Martinez looked at Narayanguru with his bloody translucent flesh. "In any case," he said, "I'm neither a cultist nor an aesthete, and I have no intention of sleeping beneath that gory object for a single night."

The other man grinned. "I don't blame you."

Martinez turned to Jukes. "Can you… rearrange… the captain's collection?" he asked. "Store Narayanguru where he won't disturb anyone's sleep, and put something more pleasant in his place?"

"Yes, my lord. I've got an inventory of what items of his collection Fletcher brought aboard, and I'll peruse it tonight."

Martinez was amused by the word peruse. "Very good, Mister Jukes. You're dismissed."

"Yes, my lord." This time Jukes managed a halfway creditable salute, and marched away. Martinez left Fletcher's quarters and locked the door behind him.

The interview had cheered him. He went to his own cabin and was startled to find that one of his servants, Rigger Espinosa, had laid cushions on the floor of his office and had stretched out on them fully clothed.

"What are you doing there?" Martinez asked.

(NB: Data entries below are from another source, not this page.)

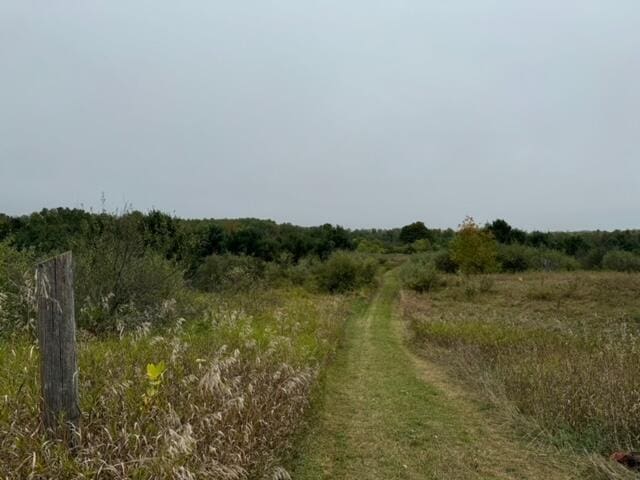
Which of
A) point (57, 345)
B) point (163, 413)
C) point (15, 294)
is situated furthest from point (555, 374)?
point (15, 294)

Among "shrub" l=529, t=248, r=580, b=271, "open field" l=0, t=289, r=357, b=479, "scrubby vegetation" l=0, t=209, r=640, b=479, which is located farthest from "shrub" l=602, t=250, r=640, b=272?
"open field" l=0, t=289, r=357, b=479

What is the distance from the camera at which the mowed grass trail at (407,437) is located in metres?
4.88

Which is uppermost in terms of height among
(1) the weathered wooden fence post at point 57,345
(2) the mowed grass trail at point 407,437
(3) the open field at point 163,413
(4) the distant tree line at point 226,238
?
(4) the distant tree line at point 226,238

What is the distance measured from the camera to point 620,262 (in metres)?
41.9

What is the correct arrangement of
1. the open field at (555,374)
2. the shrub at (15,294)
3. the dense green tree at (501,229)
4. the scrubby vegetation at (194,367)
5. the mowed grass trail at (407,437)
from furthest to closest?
the dense green tree at (501,229), the shrub at (15,294), the open field at (555,374), the mowed grass trail at (407,437), the scrubby vegetation at (194,367)

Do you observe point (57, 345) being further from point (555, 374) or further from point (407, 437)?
point (555, 374)

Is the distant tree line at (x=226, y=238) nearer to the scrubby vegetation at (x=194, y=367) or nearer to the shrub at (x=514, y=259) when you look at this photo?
the scrubby vegetation at (x=194, y=367)

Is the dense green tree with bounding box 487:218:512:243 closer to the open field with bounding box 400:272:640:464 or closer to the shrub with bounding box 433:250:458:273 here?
the shrub with bounding box 433:250:458:273

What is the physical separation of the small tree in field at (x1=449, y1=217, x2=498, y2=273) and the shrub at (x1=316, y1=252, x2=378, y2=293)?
1191 centimetres

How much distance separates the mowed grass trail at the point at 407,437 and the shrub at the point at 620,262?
38631 millimetres

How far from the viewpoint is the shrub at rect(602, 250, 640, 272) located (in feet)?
133

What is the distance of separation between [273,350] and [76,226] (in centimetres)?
849

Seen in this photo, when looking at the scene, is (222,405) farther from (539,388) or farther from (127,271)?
(127,271)

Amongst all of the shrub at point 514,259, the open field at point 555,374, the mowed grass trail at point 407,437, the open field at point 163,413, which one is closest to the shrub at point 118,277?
the open field at point 163,413
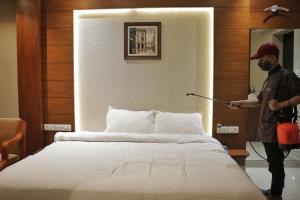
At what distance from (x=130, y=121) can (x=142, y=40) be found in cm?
100

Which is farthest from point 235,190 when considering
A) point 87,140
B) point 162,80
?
point 162,80

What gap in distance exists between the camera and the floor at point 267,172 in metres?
3.40

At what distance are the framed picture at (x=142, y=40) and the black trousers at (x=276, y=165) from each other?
169 centimetres

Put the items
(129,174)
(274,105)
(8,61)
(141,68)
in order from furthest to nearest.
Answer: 1. (8,61)
2. (141,68)
3. (274,105)
4. (129,174)

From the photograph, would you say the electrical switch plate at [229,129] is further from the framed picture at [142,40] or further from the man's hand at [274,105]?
the framed picture at [142,40]

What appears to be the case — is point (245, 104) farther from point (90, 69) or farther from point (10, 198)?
point (10, 198)

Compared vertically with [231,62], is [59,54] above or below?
above

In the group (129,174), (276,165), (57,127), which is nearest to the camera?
(129,174)

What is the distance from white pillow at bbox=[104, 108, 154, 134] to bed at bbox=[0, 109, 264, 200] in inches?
16.9

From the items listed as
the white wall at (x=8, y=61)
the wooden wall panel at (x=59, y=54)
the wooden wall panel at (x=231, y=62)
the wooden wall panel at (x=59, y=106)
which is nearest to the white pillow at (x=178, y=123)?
the wooden wall panel at (x=231, y=62)

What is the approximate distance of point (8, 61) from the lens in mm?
4254

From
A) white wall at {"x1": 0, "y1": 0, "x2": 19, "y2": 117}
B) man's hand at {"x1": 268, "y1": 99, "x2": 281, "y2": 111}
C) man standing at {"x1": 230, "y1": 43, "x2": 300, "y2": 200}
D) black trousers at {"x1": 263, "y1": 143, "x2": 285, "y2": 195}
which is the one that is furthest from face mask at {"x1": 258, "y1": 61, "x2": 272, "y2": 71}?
white wall at {"x1": 0, "y1": 0, "x2": 19, "y2": 117}

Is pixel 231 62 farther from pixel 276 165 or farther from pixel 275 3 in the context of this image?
pixel 276 165

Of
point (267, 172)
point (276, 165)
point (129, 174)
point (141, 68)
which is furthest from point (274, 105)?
point (141, 68)
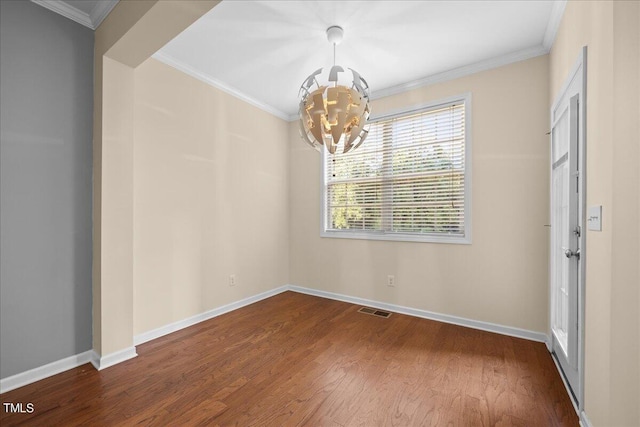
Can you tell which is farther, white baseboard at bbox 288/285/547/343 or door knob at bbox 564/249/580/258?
white baseboard at bbox 288/285/547/343

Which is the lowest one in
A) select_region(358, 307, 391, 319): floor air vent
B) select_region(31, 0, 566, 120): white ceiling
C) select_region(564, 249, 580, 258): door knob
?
select_region(358, 307, 391, 319): floor air vent

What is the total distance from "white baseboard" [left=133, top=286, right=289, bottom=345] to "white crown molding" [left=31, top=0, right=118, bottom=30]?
8.76 feet

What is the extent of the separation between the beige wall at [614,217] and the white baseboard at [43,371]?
3349mm

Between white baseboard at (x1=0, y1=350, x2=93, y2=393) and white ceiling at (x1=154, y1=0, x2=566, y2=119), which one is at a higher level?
white ceiling at (x1=154, y1=0, x2=566, y2=119)

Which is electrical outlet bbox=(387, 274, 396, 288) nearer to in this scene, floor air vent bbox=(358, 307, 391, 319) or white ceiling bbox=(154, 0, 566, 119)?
floor air vent bbox=(358, 307, 391, 319)

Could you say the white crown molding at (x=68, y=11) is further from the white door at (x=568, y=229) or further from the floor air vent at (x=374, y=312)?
the floor air vent at (x=374, y=312)

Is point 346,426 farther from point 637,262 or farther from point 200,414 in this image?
point 637,262

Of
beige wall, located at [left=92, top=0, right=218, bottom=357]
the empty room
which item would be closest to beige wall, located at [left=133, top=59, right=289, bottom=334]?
the empty room

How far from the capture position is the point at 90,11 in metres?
2.14

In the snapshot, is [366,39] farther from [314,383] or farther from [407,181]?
[314,383]

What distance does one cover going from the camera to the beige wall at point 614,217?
116 cm

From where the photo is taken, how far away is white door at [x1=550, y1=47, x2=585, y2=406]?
161 cm

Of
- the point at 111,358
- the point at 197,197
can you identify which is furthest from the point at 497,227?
the point at 111,358

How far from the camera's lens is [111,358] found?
217 cm
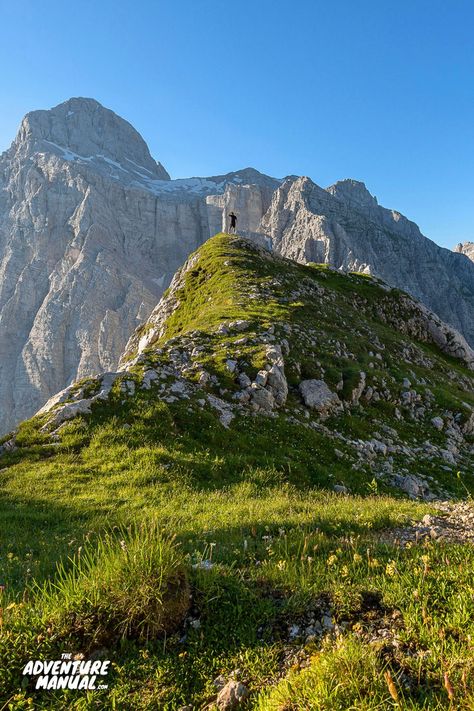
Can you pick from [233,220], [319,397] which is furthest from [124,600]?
[233,220]

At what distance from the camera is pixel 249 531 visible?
7.83 metres

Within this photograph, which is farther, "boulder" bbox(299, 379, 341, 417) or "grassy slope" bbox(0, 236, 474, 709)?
"boulder" bbox(299, 379, 341, 417)

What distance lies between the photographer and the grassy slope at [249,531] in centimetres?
351

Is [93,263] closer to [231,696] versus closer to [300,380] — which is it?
[300,380]

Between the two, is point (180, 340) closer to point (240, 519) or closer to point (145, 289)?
point (240, 519)

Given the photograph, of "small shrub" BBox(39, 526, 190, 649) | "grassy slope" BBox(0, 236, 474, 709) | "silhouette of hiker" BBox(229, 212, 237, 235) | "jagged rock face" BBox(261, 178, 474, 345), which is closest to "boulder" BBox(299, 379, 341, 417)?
"grassy slope" BBox(0, 236, 474, 709)

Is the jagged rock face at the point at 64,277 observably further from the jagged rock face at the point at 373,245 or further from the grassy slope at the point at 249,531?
the grassy slope at the point at 249,531

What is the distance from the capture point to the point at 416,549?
5.74 meters

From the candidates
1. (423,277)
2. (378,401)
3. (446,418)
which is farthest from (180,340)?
(423,277)

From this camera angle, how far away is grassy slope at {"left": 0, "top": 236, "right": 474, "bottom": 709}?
351 centimetres

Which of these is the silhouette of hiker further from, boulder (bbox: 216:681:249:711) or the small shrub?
boulder (bbox: 216:681:249:711)

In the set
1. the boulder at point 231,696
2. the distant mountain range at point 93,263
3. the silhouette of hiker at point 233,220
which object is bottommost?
the boulder at point 231,696

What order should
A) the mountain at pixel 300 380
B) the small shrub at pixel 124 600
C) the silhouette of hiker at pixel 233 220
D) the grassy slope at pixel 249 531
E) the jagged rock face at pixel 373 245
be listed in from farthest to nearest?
the jagged rock face at pixel 373 245
the silhouette of hiker at pixel 233 220
the mountain at pixel 300 380
the small shrub at pixel 124 600
the grassy slope at pixel 249 531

Espinosa jumped to his feet and braced. He was a young man, muscular and trim, with heavy-knuckled hands that hung by his side.

"Mister Alikhan sent me, my lord," he said.

Martinez stared at him. "But why?"

Espinosa's face was frank. "Someone's killing captains, my lord. I'm to keep that from happening again."

Killing captains. Martinez hadn't thought of it that way.

"Very well," Martinez said. "As you were."

Martinez went into his sleeping cabin, where Alikhan had laid out his night things. He picked up his toothbrush, moistened it in his sink, and looked at himself in the mirror.

Captain of the Illustrious, he thought.

In spite of the deaths, in spite of Narayanguru hanging on his tree and the unexplained deaths and the unknown killer stalking the ship, he couldn't help but smile.

After breakfast Martinez put on his full dress uniform with the silver braid and the tall collar, now without the red staff tabs that Alikhan had removed overnight. Martinez drew on his white gloves, and called for Marsden and Fulvia Kazakov to join him. While waiting he had Alikhan fetch the Golden Orb from its case. The empire's highest military decoration was a baton topped by a transparent sphere filled with a golden fluid that, when disturbed, swirled and eddied like the clouds surrounding a gas giant. It was a magnificent award, and Martinez was the first to be awarded the decoration in hundreds of years.